There was no Rocky Balboa, outside of a seed in Sly Stallone’s imagination.
That was in November 1970 as I was passing the midpoint of the Philadelphia Marathon. I recognized the spot immediately several years later in a movie theatre when Rocky Balboa made his famous run up the museum steps.

Returning nearly 45 years later, it was amusing to see how Stallone’s fictional run celebrated like an Olympian. He only had 72 steps to climb. I had 26 miles and 385 yards to run that Sunday.
It has, of course, become a tourist cliché to pose with arms raised in front of the Rocky statue, rivaled in cheesy predictability perhaps only by having one’s photo taken while appearing to prop up the Leaning Tower of Pisa.
Most gratifying in my recent visit to Philadelphia was to see how the art museum had become a focal point for physical fitness.

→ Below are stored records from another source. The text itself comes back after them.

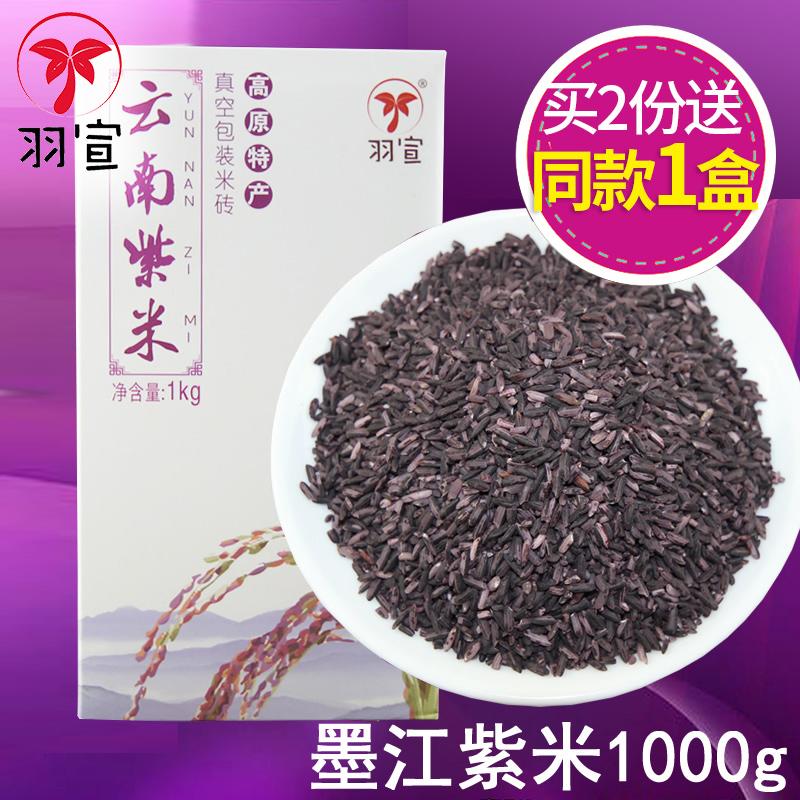 羽宣紫米紫糯米1000g老品种新鲜米云南特产农家墨江紫米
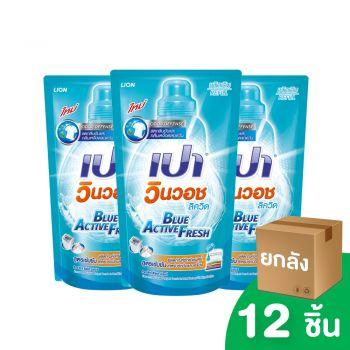 [ยกลัง] PAO Win Wash น้ำยาซักผ้า สูตรเข้มข้น เปา วินวอช Blue Active Fresh 700 มล. 12 ชิ้น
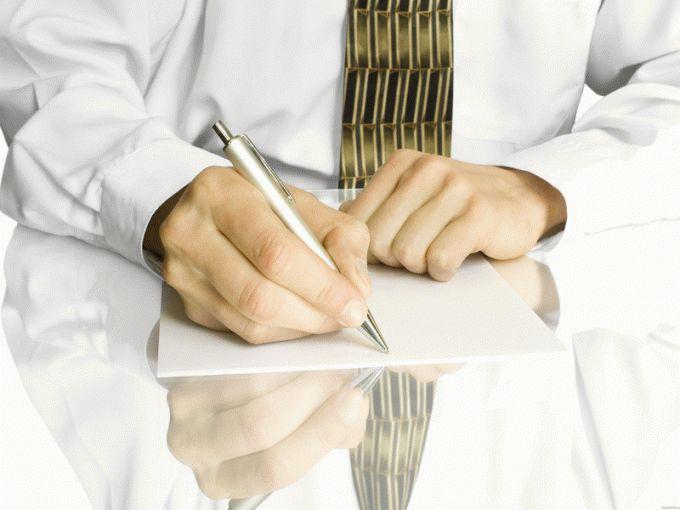 Как написать заявление директору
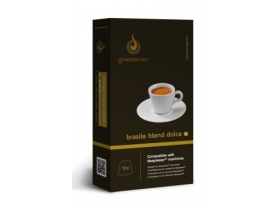 Капсули(10бр.)Gourmesso Brasile Blend Dolce за еспресо машини Nespresso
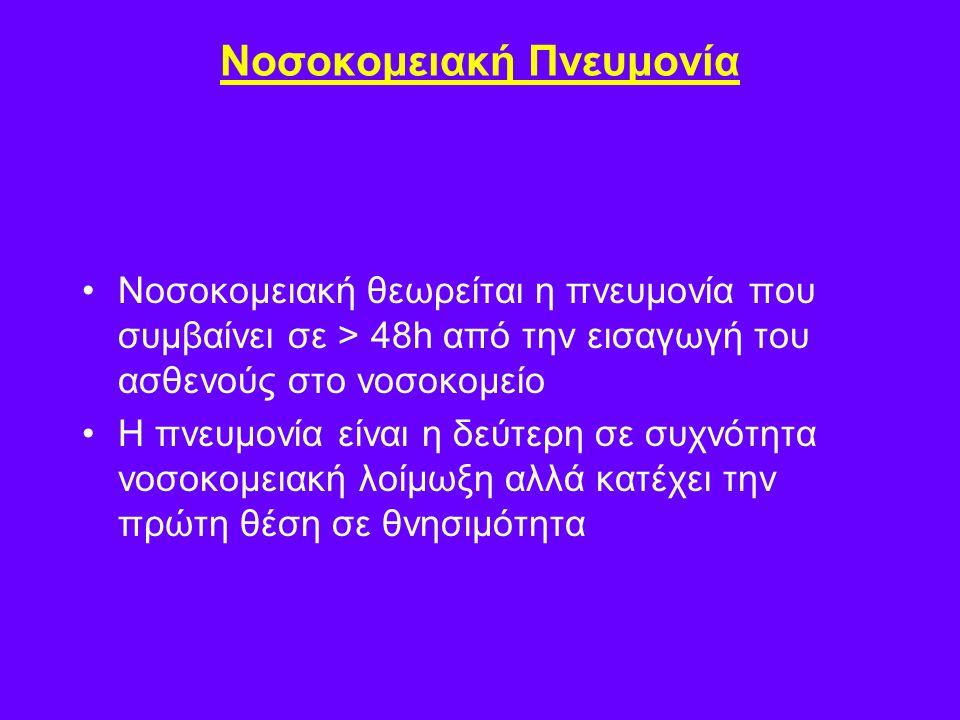 Nοσοκομειακή Πνευμονία Νοσοκομειακή θεωρείται η πνευμονία που συμβαίνει σε > 48h από την εισαγωγή του ασθενούς στο νοσοκομείο Η πνευμονία είναι η δεύτερη σε συχνότητα νοσοκομειακή λοίμωξη αλλά κατέχει την πρώτη θέση σε θνησιμότητα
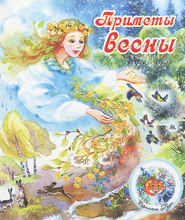Приметы весны, Саша Черный,Александр Пушкин,Иван Бунин,Федор Тютчев,Алексей Плещеев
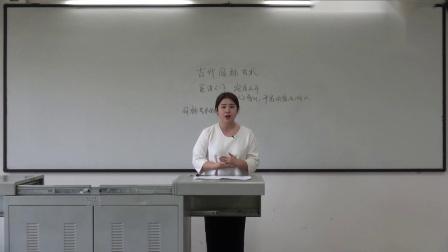 國考教師資格證考試高中美術學科知識面試無生試講一視頻課程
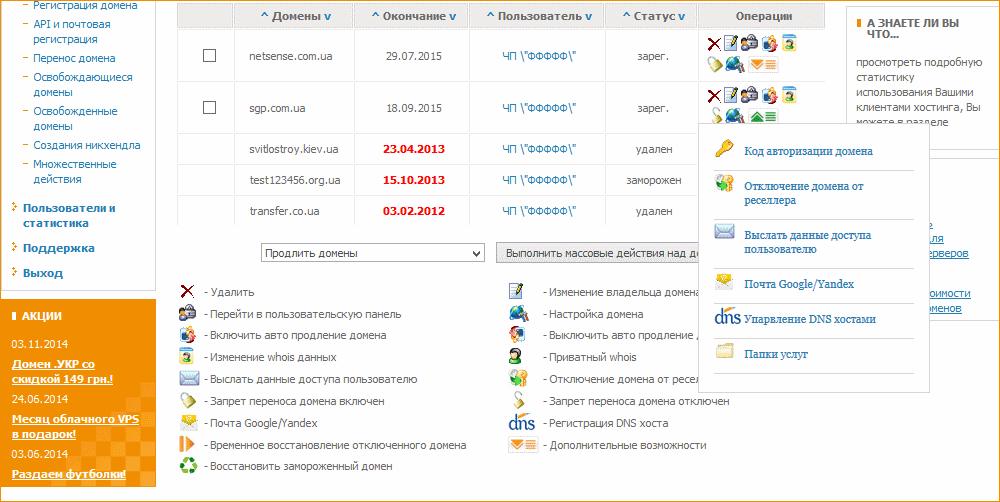 Хостинг для больших реселлеров сделать скриншот всей страницы сайта chrome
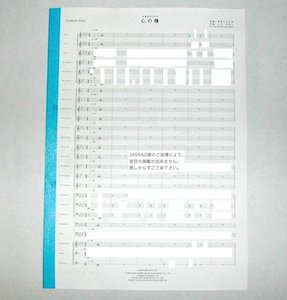 心の瞳 / 坂本九(吹奏楽譜)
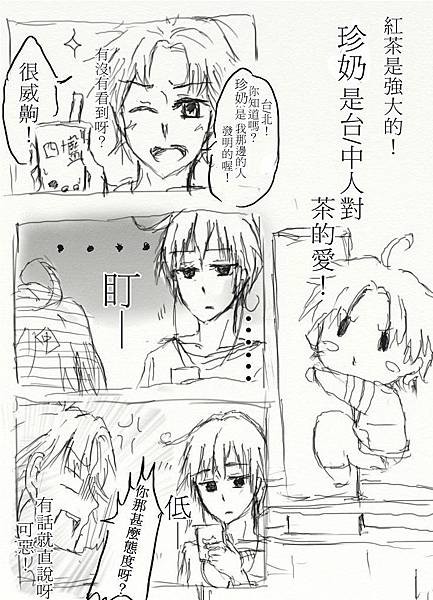 草1.jpg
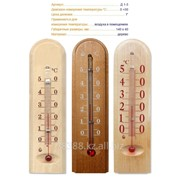 Термометр сувенирный Д-3-2 ТУ У 33.2-14307481.027-2002 фото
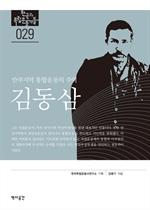 도서 이미지 - 김동삼 : 만주지역 통합운동의 주역 김동삼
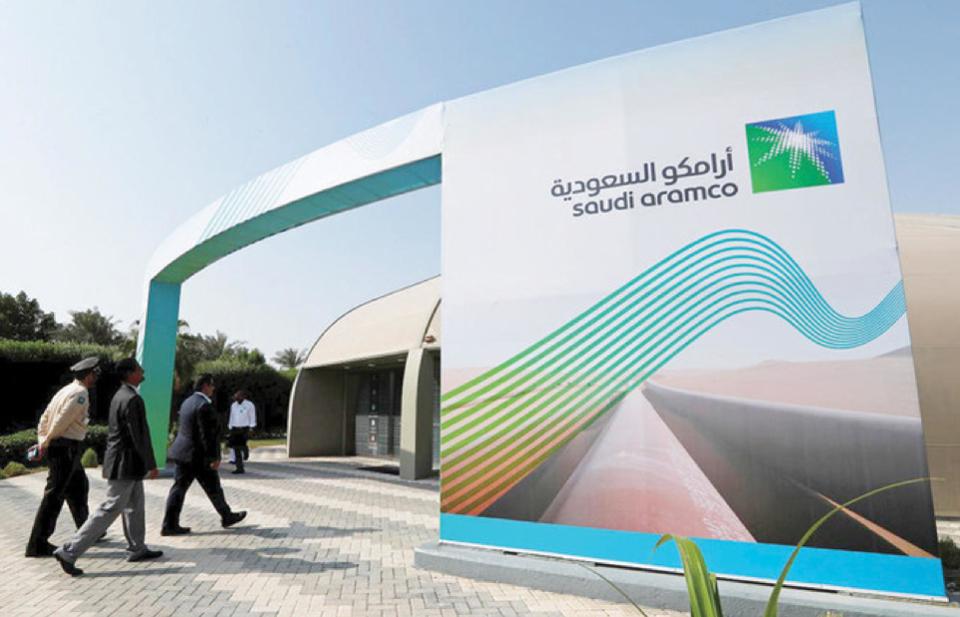 Saudi Aramco знизила ціну нафти для Азії і Європи, не змінивши ціни для США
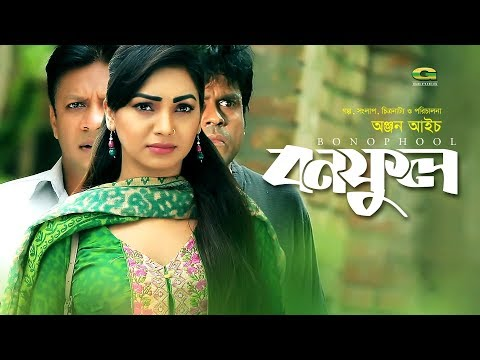 New Bangla Eid Natok 2018 | Bonoful | ft Prova, Intekhab Dinar | Anjan Aich | HD1080p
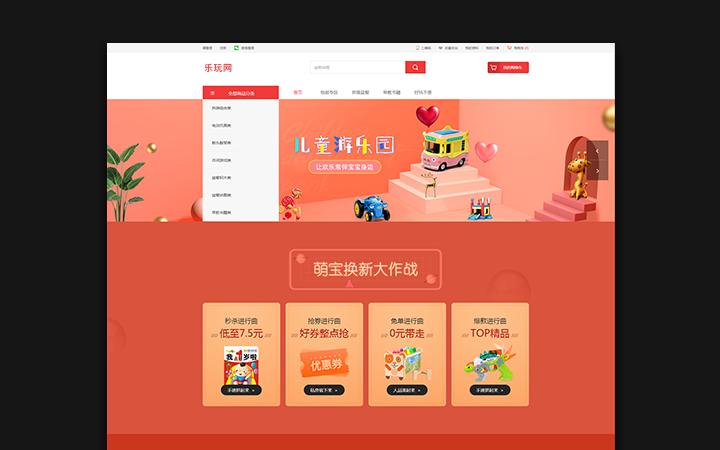 商城网站建设电商网站开发社区团购生鲜商城B2B官方商城制作
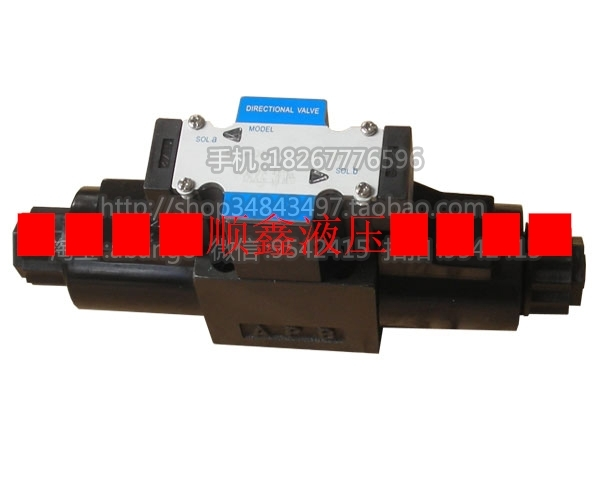 Hydraulic solenoid valve DFB-02-3C4-A110-35-3G hydraulic directional valve of high quality and durable complete specifications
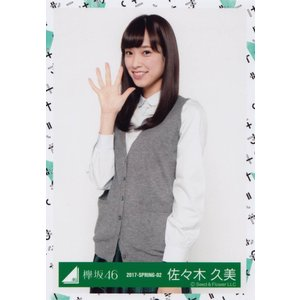 欅坂46 佐々木久美 けやき坂46(ひらがなけやき) Vol.2 生写真 チュウ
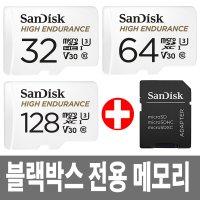 아이나비 QXD3000 PRO 블랙박스 MLC 메모리 MicroSD 32GB 64GB 128GB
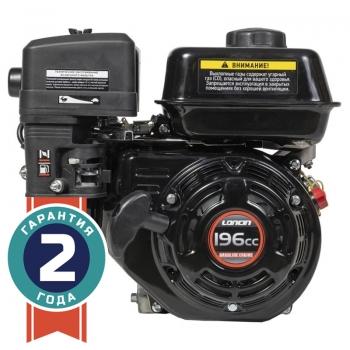 Двигатель Loncin G200F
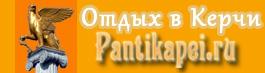 pantikapei.ru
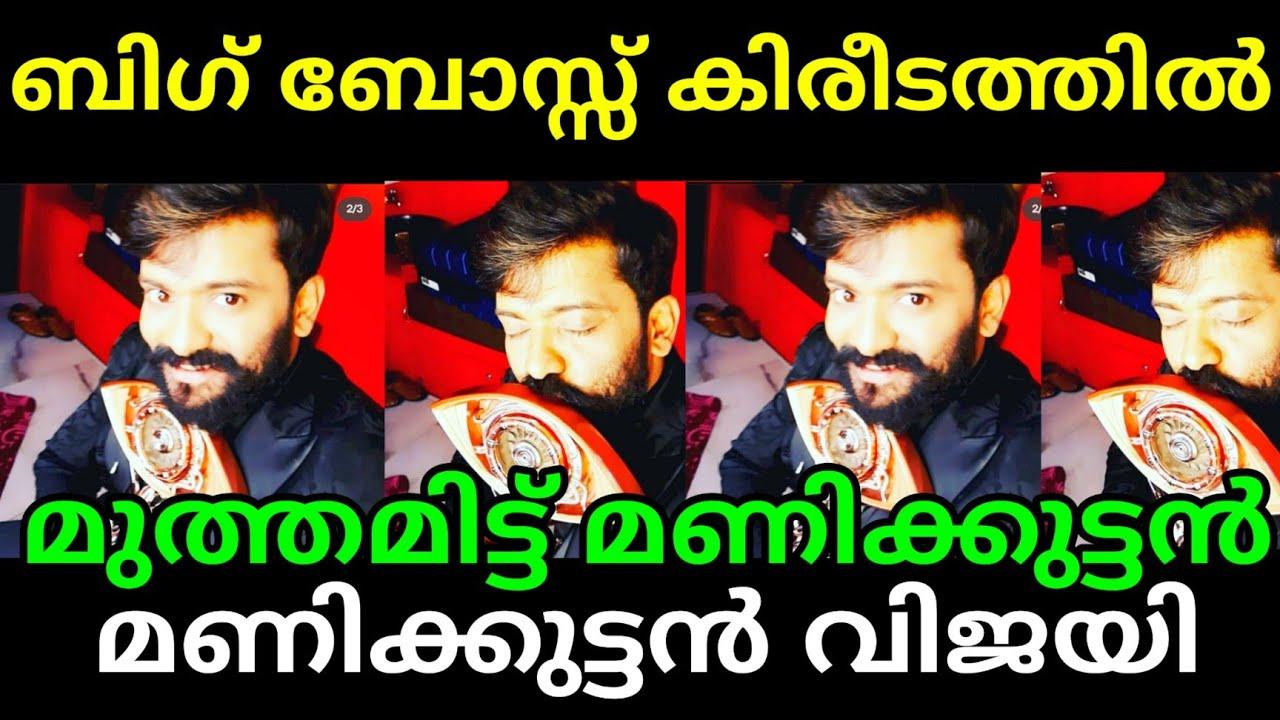 മണിക്കുട്ടൻ ബിഗ് ബോസ്സ് വിജയി   Bigg Boss Malayalam Season 3 Winner Manikuttan   Results Published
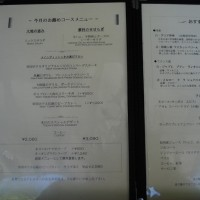 #147 -'17.    久々の竜神亭(ニコン版)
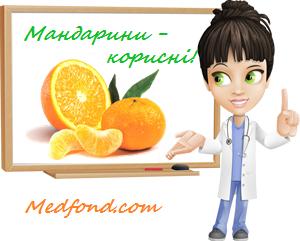 mandarini_korisni.png (75.36 Kb)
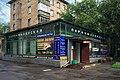 Moscow, Amundsena Street 14 barber shop (31387235652).jpg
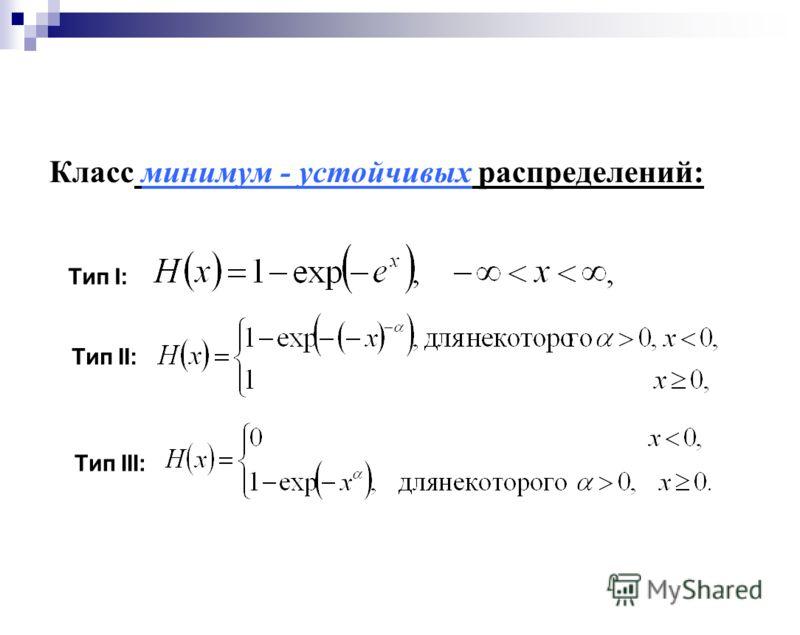 Класс минимум - устойчивых распределений: Тип I: Тип II: Тип III:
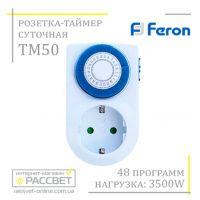 Таймер механический с розеткой TM50 для отключения электроприборов (суточный) Feron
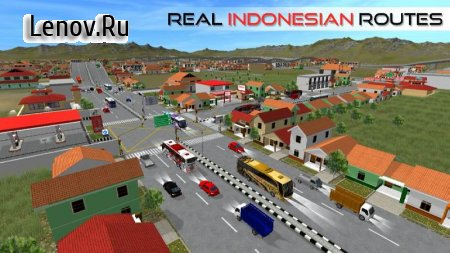Bus Simulator Indonesia v 3.4.3 Мод (Buy a car and get a lot of money)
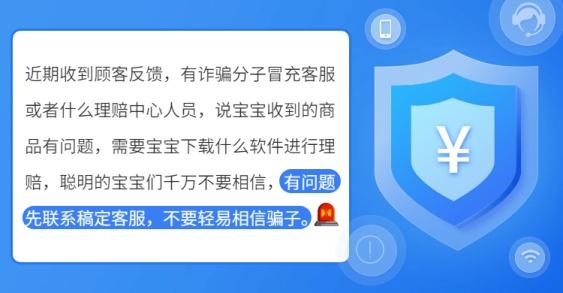 通用店铺防诈骗说明海报banner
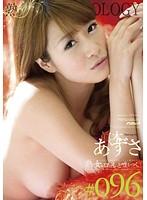 「熟女の口はもっと嘘をつく。」 熟雌女anthology #096 眞木あずさ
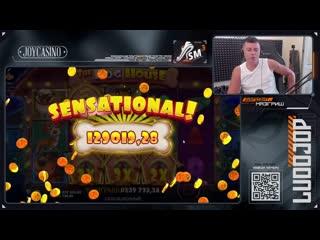 Остров Лудомании - Свежие заносы Лудожопа в онлайн казино! Ice wolf, Voodoo gold, The Dog house, Cazino Zeppelin, Книги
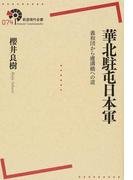 華北駐屯日本軍 義和団から盧溝橋への道 (岩波現代全書)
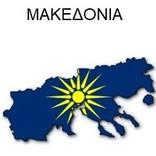 ΟΙ ΟΡΟΙ ΜΑΚΕΔΟΝΙΑ-ΜΑΚΕΔΩΝ-ΜΑΚΕΔΟΝΙΚΟΣ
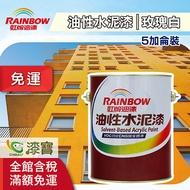 【漆寶】虹牌油性水泥漆 4090玫瑰白 (5加侖裝) ★免運費★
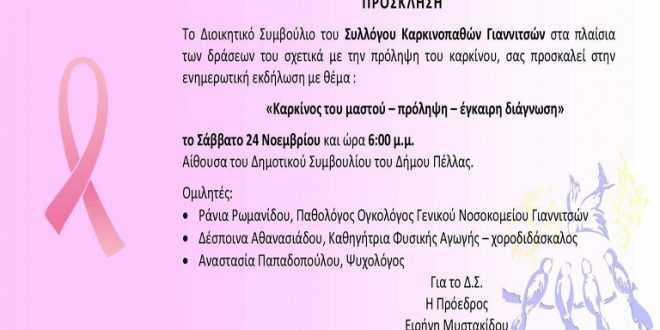 Ενημερωτική εκδήλωση για τον Καρκίνο του μαστού από το Σύλλογο Καρκινοπαθών Γιαννιτσών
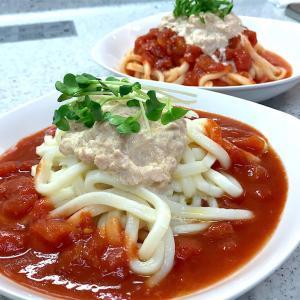 寄稿記事【うどんで冷製パスタ風】トマト缶とツナのさっぱり【簡単レシピ】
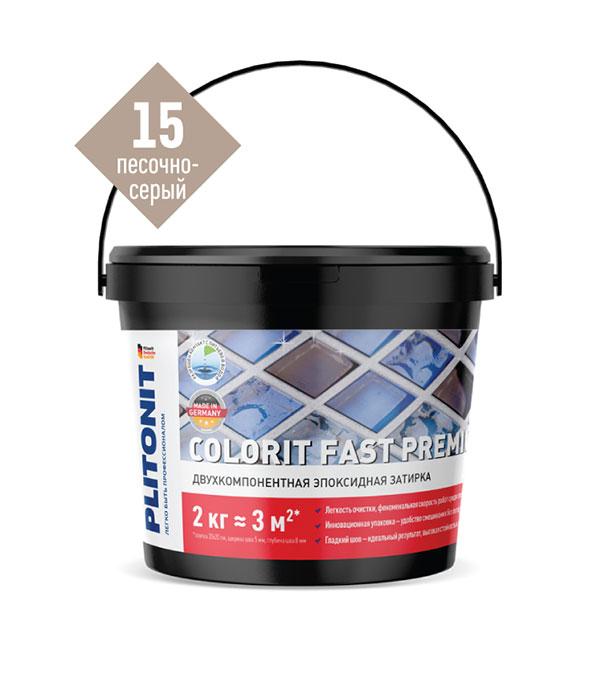 Затирка эпоксидная Plitonit Colorit Fast Premium Песочно-серый 2 кг стоимость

It was a Saturday morning and area was pulsing with runners, cyclists and others immersed in various forms of workouts.
There was a fitness instructor with an array of workout stations and equipment set up in front of the museum steps leading a group workout next to the Rocky statue.
As I waited for a chance to photograph the statue without a mugging tourist in the shot, a pack of runners wearing race numbers passed by in pursuit of a distant finish line.
I wondered how much Rocky was responsible for the confluence of fitness fanatics. Most likely it had more to do with the venue, an appealing waterfront path adjacent to the museum that runs for miles along the Schuylkill River, which we followed in the marathon. And with how participation in physical activities has flourished like never before.
There are now more than 30,000 participants in the Philadelphia Marathon, still staged each November. In 1970 when I ran there were 268 runners. None of them were women.

There were numerous determined female runners passing me as I jogged around the museum and began following the river path retracing my steps from the distant past. It was surreal to pass the row of boathouses that had been the staging area for the marathon; we used a locker room in one of them to change and stow our street clothes.
The big surprise was in coming upon a large cluster of tents. By coincidence, my visit coincided with the Stroehmann Back on My Feet in24 Philadelphia Race Challenge. Those competing in the ultra-marathon had that morning begun a 24-hour run.
My unforgettable run seemed to go on that long, but in reality lasted less than four hours. The last half of the race had been an ordeal because I hadn’t trained to run that far.
My high school cross country buddy Kurt Wilkens, his older brother Eric, and I had traveled from Ohio to Philadelphia that Thanksgiving weekend more as a whim than a competitive venture. I hadn’t done a run longer than 10 miles in the weeks leading up to it.
When you’re 17 you believe anything is possible. I found otherwise when I reached the limit of my training a few miles into the second loop of the course. Without warning my left hamstring cramped and I sprawled face down on the asphalt path.
As I recall there were about nine miles remaining, and getting through them involved frequent stops to massage the cramp in my leg.
I was determined to finish, and I feel prouder of the accomplishment now than I did then in capturing the spirit of “Rocky” six years before Stallone’s character inspired underdogs everywhere.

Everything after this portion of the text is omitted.